Selected Python solutions to the ROSALIND bioinformatics problem set, including some data structures and utility functions.
-
The solutions aren't complete yet, but will added over time. All solutions are original, and the focus is not just on correctness, but conciseness, readability and speed/performance, although it is not always possible to achieve all three at once, and there is no absolute guarantee of performance in case of arbitrarily large inputs.
-
solutions.py is the main solution set, while utils.py contains generic utilities which are used in the solutions, as required.
-
A basic set of tests has been added, and they mostly use the example problems from the ROSALIND problems as test cases.
-
Solutions always produce raw values, and don't depend on formatting, e.g.
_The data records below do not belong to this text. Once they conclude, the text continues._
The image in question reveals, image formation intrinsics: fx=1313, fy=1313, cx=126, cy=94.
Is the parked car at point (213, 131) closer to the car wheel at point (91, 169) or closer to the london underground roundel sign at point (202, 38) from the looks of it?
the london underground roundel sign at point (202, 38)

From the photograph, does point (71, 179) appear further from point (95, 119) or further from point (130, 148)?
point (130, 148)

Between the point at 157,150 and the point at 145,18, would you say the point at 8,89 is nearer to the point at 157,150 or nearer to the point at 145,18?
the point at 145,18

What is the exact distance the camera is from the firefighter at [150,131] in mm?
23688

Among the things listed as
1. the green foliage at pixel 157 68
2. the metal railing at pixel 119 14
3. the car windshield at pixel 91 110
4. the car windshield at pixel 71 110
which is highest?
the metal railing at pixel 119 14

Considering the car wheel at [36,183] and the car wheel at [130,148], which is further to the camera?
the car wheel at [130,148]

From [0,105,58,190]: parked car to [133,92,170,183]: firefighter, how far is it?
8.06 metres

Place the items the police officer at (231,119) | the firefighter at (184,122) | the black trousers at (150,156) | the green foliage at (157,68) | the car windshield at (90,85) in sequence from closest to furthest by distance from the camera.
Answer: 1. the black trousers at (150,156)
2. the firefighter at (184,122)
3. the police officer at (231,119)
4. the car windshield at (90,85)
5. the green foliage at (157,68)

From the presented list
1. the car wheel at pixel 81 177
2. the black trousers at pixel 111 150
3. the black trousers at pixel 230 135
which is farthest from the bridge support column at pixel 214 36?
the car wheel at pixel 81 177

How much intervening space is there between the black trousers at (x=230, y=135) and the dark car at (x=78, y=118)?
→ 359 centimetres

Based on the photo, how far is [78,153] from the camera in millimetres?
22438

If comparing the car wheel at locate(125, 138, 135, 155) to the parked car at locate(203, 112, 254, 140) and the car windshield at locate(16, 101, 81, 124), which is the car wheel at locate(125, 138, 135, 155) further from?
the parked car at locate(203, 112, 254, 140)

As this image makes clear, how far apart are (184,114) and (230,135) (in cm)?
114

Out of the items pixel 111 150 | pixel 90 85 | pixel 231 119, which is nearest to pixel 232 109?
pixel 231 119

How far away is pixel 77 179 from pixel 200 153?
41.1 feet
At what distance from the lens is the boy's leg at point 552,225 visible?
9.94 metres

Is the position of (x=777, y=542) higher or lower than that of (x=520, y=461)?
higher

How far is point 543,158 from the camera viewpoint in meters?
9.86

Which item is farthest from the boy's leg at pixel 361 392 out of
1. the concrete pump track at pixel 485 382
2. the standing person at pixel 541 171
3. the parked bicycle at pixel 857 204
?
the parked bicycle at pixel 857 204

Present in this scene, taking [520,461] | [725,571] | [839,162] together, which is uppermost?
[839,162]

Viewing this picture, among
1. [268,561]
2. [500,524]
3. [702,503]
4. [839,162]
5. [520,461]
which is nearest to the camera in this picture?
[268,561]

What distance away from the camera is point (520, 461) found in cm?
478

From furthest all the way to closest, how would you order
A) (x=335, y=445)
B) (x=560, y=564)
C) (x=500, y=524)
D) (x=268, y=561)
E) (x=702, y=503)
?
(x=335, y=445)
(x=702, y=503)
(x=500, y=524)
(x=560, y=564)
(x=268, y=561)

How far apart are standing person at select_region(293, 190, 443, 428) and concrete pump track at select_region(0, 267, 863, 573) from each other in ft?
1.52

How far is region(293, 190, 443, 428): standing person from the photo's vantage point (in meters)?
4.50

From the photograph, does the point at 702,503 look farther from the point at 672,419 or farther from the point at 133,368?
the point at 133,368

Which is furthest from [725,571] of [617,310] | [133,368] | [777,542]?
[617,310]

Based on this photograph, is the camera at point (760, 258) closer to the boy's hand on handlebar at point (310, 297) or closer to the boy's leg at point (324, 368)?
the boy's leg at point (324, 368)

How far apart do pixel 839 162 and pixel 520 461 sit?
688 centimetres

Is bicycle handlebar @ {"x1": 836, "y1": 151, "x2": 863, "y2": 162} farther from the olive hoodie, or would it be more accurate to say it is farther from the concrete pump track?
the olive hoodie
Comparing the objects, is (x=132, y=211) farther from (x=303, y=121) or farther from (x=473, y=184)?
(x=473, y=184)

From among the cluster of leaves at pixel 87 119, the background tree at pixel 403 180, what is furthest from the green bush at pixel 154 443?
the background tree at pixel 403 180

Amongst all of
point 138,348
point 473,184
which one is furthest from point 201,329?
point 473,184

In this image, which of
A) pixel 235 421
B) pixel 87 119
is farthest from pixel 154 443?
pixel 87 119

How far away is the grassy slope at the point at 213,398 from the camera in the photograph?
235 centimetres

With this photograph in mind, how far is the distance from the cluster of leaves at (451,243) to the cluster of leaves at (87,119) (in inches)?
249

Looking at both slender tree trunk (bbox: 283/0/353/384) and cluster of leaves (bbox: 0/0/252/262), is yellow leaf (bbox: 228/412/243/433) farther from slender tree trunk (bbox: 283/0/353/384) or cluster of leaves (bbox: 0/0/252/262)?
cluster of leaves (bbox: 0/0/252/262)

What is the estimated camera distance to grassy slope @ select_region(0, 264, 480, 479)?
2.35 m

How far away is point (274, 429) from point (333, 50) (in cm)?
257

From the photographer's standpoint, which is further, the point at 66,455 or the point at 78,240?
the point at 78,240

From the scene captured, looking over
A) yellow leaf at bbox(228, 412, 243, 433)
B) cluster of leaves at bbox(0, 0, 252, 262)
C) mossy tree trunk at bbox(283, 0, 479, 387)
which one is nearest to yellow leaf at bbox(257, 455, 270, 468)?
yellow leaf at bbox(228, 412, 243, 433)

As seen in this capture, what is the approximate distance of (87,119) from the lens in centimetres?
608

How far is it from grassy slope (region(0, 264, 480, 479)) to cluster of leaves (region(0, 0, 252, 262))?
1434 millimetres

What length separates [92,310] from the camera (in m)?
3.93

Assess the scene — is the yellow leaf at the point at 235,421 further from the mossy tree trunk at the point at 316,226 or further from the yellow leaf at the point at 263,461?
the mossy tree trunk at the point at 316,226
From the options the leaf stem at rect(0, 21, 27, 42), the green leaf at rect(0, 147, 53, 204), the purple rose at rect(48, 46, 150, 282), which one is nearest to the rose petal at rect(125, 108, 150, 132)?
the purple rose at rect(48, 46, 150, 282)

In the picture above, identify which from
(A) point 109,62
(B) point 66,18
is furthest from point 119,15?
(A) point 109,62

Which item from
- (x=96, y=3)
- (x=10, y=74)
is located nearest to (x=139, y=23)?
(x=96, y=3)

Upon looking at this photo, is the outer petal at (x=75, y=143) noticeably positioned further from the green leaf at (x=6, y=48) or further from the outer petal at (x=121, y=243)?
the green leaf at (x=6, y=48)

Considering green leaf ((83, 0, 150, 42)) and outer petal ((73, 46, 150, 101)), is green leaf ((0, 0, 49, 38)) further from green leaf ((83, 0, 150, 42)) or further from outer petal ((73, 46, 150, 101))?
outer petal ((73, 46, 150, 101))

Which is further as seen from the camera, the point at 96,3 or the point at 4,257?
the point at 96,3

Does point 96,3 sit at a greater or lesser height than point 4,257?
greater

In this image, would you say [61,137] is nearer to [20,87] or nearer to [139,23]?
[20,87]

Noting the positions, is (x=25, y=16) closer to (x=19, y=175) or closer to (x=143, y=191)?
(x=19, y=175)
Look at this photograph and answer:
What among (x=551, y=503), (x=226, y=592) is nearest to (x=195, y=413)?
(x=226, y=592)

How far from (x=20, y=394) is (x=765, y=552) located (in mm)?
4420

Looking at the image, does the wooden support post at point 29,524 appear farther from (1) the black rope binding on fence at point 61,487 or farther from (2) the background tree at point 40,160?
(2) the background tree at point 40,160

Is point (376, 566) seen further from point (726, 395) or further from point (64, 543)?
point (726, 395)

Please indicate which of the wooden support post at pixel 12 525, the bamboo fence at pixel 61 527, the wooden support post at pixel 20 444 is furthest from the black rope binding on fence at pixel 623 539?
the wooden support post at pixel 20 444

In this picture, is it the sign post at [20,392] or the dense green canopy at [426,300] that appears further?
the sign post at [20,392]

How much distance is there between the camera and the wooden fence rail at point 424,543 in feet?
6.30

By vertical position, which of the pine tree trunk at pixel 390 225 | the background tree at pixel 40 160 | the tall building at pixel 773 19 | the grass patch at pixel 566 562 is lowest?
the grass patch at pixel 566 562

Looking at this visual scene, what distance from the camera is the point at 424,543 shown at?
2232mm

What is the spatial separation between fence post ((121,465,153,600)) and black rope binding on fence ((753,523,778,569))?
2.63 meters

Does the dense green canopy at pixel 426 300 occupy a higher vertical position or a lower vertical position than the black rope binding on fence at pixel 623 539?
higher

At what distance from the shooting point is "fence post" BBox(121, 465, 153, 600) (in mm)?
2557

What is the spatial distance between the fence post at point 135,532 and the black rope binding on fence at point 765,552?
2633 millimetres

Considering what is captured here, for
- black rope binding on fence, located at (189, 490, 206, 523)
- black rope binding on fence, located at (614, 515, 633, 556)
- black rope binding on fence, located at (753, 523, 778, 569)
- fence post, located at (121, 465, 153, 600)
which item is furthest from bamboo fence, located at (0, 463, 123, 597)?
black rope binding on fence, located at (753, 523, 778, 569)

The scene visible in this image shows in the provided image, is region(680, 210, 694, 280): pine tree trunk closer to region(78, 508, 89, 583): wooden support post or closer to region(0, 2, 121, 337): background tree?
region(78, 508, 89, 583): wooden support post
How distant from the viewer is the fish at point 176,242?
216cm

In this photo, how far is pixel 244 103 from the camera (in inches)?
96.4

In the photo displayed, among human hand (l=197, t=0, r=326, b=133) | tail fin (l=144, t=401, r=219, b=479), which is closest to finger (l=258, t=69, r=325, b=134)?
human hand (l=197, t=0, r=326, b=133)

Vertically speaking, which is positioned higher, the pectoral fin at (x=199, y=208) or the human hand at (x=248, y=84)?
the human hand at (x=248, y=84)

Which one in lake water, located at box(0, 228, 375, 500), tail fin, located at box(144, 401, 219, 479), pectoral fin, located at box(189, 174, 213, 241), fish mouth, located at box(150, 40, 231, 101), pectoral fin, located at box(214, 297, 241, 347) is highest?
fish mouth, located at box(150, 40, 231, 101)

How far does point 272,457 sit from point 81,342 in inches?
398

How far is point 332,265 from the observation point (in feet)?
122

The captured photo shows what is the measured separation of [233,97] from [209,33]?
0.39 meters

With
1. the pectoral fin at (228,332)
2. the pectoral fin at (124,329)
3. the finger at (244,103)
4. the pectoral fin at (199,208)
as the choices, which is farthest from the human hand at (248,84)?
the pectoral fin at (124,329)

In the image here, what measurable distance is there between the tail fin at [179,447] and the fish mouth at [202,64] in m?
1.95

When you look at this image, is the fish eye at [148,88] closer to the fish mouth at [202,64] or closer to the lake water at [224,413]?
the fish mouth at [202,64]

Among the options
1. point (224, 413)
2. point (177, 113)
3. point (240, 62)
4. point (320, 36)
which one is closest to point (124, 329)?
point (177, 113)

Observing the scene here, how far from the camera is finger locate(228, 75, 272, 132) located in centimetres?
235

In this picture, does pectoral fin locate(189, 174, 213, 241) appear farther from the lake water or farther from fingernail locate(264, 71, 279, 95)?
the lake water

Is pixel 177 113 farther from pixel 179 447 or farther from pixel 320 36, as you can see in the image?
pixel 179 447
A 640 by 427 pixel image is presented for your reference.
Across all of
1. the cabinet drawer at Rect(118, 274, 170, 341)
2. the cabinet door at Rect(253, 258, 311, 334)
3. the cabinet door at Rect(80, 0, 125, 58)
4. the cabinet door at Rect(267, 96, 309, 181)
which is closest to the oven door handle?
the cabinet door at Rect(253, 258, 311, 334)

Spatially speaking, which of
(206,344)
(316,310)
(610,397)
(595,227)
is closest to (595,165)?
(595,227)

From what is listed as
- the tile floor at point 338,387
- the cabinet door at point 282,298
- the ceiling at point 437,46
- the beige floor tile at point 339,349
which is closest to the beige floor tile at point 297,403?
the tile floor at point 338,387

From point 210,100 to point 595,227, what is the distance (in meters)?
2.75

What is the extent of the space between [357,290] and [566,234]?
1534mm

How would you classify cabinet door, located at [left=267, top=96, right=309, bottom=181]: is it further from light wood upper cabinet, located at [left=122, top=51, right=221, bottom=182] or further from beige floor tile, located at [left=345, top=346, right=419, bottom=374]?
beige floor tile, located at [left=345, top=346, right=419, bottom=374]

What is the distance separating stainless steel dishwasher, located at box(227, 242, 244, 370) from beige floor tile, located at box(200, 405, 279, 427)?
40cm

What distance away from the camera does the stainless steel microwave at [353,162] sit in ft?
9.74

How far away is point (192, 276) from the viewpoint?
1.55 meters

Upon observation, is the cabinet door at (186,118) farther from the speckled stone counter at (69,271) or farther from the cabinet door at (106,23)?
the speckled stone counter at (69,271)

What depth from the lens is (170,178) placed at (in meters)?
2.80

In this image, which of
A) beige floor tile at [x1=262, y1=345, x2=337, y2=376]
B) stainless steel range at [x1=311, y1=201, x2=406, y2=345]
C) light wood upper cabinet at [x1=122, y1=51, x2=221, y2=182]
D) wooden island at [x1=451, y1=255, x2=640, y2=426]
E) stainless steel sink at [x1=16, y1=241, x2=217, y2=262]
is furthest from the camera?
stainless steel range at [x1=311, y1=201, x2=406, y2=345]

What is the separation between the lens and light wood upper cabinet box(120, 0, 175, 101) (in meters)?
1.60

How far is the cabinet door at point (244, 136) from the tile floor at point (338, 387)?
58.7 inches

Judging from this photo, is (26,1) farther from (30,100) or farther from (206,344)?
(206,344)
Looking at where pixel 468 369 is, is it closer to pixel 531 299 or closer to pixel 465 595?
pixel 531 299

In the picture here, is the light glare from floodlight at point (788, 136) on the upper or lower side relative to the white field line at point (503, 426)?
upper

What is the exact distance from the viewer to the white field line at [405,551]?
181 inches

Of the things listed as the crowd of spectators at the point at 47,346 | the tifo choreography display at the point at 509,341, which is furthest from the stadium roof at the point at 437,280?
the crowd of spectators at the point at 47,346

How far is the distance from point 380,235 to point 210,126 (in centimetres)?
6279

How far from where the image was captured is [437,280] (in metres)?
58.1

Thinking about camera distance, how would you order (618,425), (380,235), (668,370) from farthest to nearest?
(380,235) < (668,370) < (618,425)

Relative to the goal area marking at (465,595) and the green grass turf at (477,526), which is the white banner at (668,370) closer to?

GC (Computing GC Content), where the marking on ROSALIND depends on formatting the answer in a particular way.
-
The function docstrings are written using the Numpy docstring style.
-
For more background on linguistic complexity (LC) see, page W630.
-
The counting of kmers in the KMER (k-Mer Composition) problem must take overlapping substrings into account: so a custom function has been used for this purpose, as
str.count
only counts non-overlapping occurences. -
The solutions to several problems, including SSEQ (Finding a Spliced Motif), involve finding and returning arrays of indices of a matching subsequence or substring, in terms of 1-indexed arrays, as required by the problems. They convert the 0-indexed array indices returned by some generic utility functions that they call on.
-
The solution to EDIT (Edit Distance) is (cached) recursive, which is slower than equivalent iterative implementations, but is definitely more readable and easier to understand. It also allows for insertion, deletion, and substitution costs to be customised.